───── Supplied text

Lake Geneva, 1816. Nineteen-year-old Mary Shelley is inspired to write a story about a scientist who creates a new life-form. In Brexit Britain, a young transgender doctor called Ry is falling in love with Victor Stein, a celebrated professor leading the public debate around AI and carrying out some experiments of his own in a vast underground network of tunnels. Meanwhile, Ron Lord, just divorced and living with his mom again, is set to make his fortune launching a new generation of sex dolls for lonely men everywhere. Across the Atlantic, in Phoenix, Arizona, a cryogenics facility houses dozens of bodies of men and women who are medically and legally dead... but waiting to return to life.
What will happen when homo sapiens is no longer the smartest being on the planet? In fiercely intelligent prose, Jeanette Winterson shows us how much closer we are to that future than we realize. Funny and furious, bold and clear-sighted, Frankissstein is a love story about life itself.
Author Notes
Jeanette Winterson was born in Manchester, England in 1959 and graduated from St. Catherine's College, Oxford.
Her book, Oranges Are Not the Only Fruit, is a semi-autobiographical account of her life as a child preacher (she wrote and gave sermons by the time she was eight years old). The book was the winner of the Whitbread Prize for best first fiction and was made into an award-winning TV movie. The Passion won the John Llewelyn Rhys Memorial Prize for best writer under thirty-five, and Sexing the Cherry won the American Academy of Arts and Letters' E. M. Forster Award.
(Bowker Author Biography)
Reviews (5)
Publisher's Weekly Review
Winterson (The Gap of Time) reimagines literary classic Frankenstein--both the story and the genesis of it--in her magnificent latest. The book shuttles back and forth between 1816, when a challenge leads Mary Shelley to write her indelible character and the monster he creates, and the present day, when a transgender man named Ry Shelley delves deeper into the burgeoning world and industry surrounding robotics and AI. A medical doctor, Ry supplies body parts to the professor Victor Stein, a brilliant if elusive man whose vision of the future is one in which human intelligence can transcend the limitations of needing a physical body. Victor's interest in Ry is multifold: there is what Ry can procure for him through hospitals, and there is attraction--both romantic and platonic interest in the physical manifestation of Ry's gender identity, which Victor calls "future-early" and Ry calls "doubleness." Winterson's recreation of the story of Mary Shelley's creative process and later life and work is splendid, but it's the modern analogue of the famous Lake Geneva party that is truly inspired. There is the hilariously crass sexbot entrepreneur Ron Lord, the evangelical capitalist Claire, and the nosy nuisance of Vanity Fair reporter Polly D, who's constantly convinced she's on to something. This vividly imagined and gorgeously constructed novel will have readers laughing out loud--and then pondering their personhood and mortality on the next page. Agent: Caroline Michel; Peters, Fraser & Dunlop. (Oct.)

──────────

Required action
Transcribe the passage on Frankissstein word for word, beginning at the words "Author Notes" and stopping after "M. Forster Award.".

───── Dataset content

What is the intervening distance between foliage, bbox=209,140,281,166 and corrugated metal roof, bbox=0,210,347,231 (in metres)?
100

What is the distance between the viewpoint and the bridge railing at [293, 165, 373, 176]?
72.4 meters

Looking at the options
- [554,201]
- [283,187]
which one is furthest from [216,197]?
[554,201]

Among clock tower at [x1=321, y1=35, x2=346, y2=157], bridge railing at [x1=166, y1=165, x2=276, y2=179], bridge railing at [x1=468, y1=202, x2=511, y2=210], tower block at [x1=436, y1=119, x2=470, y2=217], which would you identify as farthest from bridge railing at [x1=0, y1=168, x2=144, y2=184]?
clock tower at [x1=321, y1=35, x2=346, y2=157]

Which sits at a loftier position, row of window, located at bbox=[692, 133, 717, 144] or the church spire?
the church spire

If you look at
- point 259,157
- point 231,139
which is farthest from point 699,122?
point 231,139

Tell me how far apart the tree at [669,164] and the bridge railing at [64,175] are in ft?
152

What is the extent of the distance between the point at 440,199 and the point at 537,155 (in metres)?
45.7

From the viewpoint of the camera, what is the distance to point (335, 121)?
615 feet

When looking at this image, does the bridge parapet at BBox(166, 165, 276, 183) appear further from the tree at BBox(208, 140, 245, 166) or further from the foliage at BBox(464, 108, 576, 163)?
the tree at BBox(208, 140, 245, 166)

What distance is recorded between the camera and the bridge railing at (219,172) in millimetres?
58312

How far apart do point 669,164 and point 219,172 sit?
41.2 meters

──────────
───── Dataset content

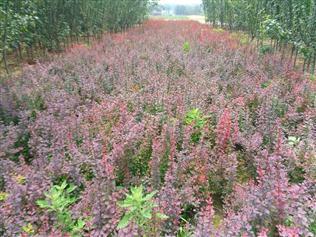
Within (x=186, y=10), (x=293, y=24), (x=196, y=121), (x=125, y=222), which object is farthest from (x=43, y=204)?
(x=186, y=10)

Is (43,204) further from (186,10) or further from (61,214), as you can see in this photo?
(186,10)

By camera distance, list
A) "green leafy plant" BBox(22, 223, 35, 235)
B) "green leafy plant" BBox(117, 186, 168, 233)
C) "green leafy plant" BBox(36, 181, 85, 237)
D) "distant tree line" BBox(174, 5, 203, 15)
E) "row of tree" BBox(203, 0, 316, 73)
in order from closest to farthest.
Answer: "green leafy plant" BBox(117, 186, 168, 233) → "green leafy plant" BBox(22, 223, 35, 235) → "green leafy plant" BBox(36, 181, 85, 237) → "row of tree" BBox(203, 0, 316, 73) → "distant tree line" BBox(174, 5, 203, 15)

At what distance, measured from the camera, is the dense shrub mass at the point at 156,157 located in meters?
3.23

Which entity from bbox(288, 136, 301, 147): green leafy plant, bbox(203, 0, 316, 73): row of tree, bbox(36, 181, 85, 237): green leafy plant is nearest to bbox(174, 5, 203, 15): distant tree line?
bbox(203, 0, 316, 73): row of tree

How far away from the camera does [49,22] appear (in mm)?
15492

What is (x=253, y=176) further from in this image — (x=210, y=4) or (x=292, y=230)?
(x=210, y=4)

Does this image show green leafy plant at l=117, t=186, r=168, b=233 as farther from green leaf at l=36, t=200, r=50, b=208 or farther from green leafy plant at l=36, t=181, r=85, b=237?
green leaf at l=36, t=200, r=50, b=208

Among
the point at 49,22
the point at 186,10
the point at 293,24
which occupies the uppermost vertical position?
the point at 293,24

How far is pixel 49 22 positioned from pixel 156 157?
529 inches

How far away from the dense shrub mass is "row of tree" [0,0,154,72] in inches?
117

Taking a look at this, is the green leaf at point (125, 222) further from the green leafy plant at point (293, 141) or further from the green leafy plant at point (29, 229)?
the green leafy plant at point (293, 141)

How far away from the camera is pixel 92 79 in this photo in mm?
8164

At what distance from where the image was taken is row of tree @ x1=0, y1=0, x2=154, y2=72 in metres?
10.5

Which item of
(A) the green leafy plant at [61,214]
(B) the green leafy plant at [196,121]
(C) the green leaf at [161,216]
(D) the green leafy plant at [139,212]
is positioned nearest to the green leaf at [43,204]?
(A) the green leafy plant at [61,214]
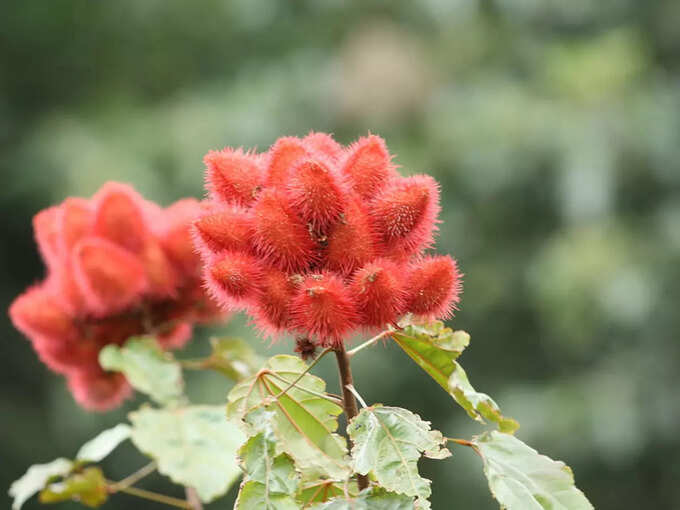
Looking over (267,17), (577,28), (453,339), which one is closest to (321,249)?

──────────

Task answer
Author Notes
Jeanette Winterson was born in Manchester, England in 1959 and graduated from St. Catherine's College, Oxford.
Her book, Oranges Are Not the Only Fruit, is a semi-autobiographical account of her life as a child preacher (she wrote and gave sermons by the time she was eight years old). The book was the winner of the Whitbread Prize for best first fiction and was made into an award-winning TV movie. The Passion won the John Llewelyn Rhys Memorial Prize for best writer under thirty-five, and Sexing the Cherry won the American Academy of Arts and Letters' E. M. Forster Award.